Brano di partenza:
****************
Come evidenziato anche da diverse simulazioni, la seconda ipotesi porterebbe, ad esempio, alla riduzione del territorio italiano e alla scomparsa di paesi come il Bangladesh. Il futuro del mondo, non solo dal punto di vista ambientale, ma anche politico, la “speranza di pace”, dipende in gran parte da cosa si deciderà nei prossimi giorni.
Non è catastrofismo. Il cambiamento climatico già oggi determina in modo rilevante la dinamica geopolitica: la crisi siriana, ad esempio, trova molte delle sue cause nella carestia che negli anni scorsi ha portato ad una forte migrazione dalle campagne alle città e al malessere della popolazione sempre più crescente e sempre meno controllabile, fucina di scontri e certamente contesto favorevole per lo sviluppo di movimenti terroristi.
Quale modello per le smart city
Se questo è il contesto per il tema della sostenibilità ambientale, ecco che le politiche in ambito di “smart territories”, “smart city”, “smart land”, non possono che prevedere un cambio di modello, una netta rottura di continuità, nella logica della rivisitazione profonda del modello di organizzazione della nostra vita sociale ed economica. Un cambio, necessario, che però non è contemplato nelle attuali politiche nazionali sul tema.
L’esempio che credo chiarisca meglio la differenza, e che in qualche modo può costituire anche la metafora del modello di “smartness” territoriale, è l’approccio al tema della mobilità.
Le esperienze più avanzate sulla mobilità intelligente, in Italia, si focalizzano su due fronti:
- la mobilità informata, e quindi la possibilità che la maggior parte delle informazioni sullo stato della mobilità pubblica e privata siano disponibili ai cittadini, in grado così di operare scelte migliori sul mezzo e sul percorso da utilizzare per spostarsi, oltre che naturalmente agli stessi operatori dei trasporti;
- i sistemi di supporto all’intermodalità, in termini, ad esempio, di sistemi intelligenti di pagamento, di car/bike/scooter sharing, di potenziamento del trasporto pubblico non inquinante, di ottimizzazione delle capacità di parcheggio.
****************
Dati grezzi:
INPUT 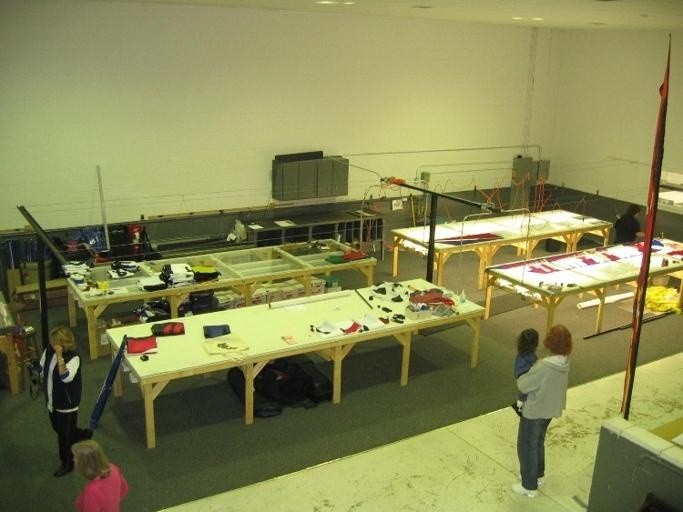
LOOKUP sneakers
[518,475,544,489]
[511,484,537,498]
****************
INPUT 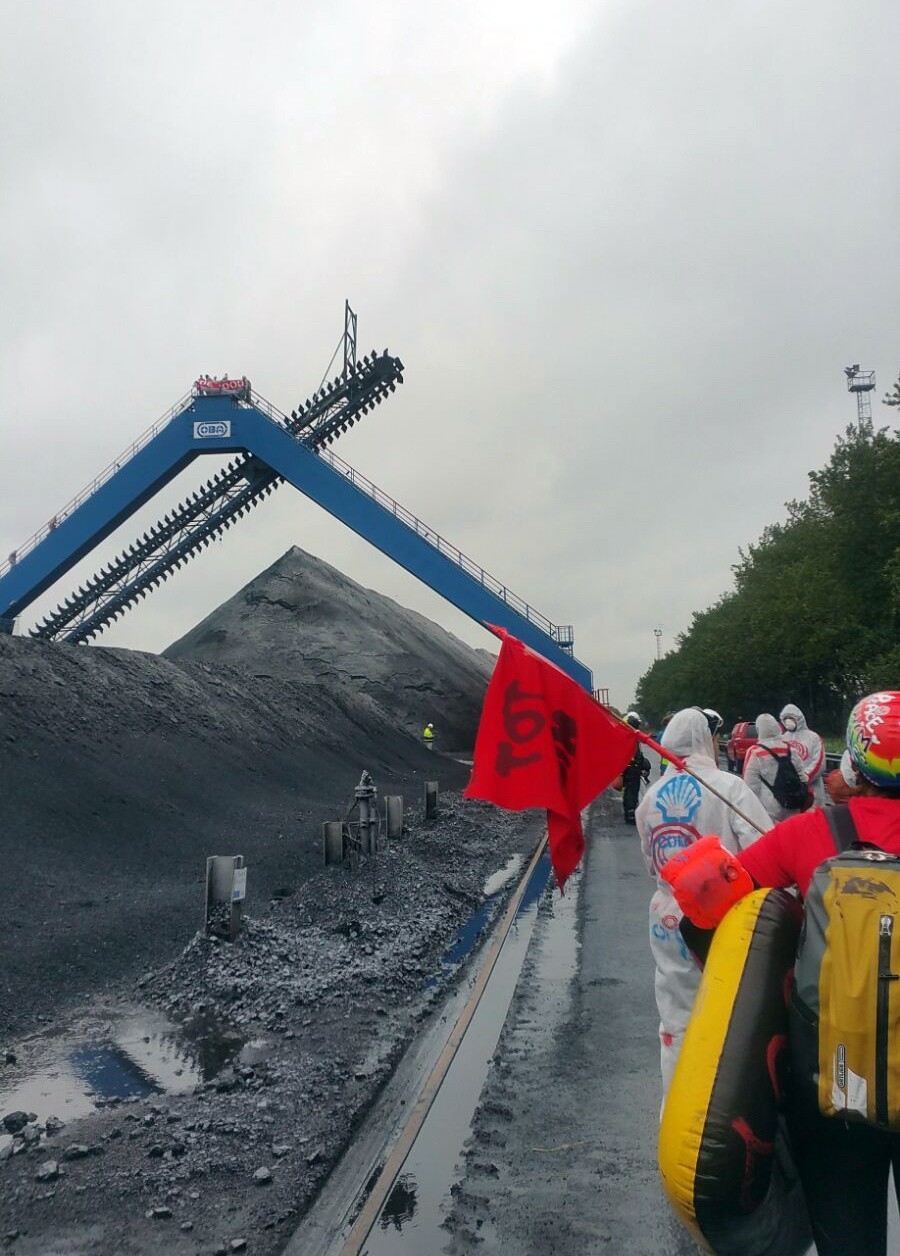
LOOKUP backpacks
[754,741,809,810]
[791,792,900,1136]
****************
Consegna:
Riassumi in due frasi il brano sul cambiamento climatico e le smart city. Le voci raccolte qui non servono per svolgere il lavoro.

Soluzione:
Il futuro del mondo, anche sul piano politico, dipende in gran parte da ciò che si deciderà nei prossimi giorni, perché il cambiamento climatico già oggi incide sulla geopolitica, come mostra la crisi siriana. Le politiche per le smart city richiedono quindi un netto cambio di modello, non previsto dalle attuali politiche nazionali, e in Italia le esperienze più avanzate di mobilità intelligente puntano sulla mobilità informata e sui sistemi di supporto all'intermodalità.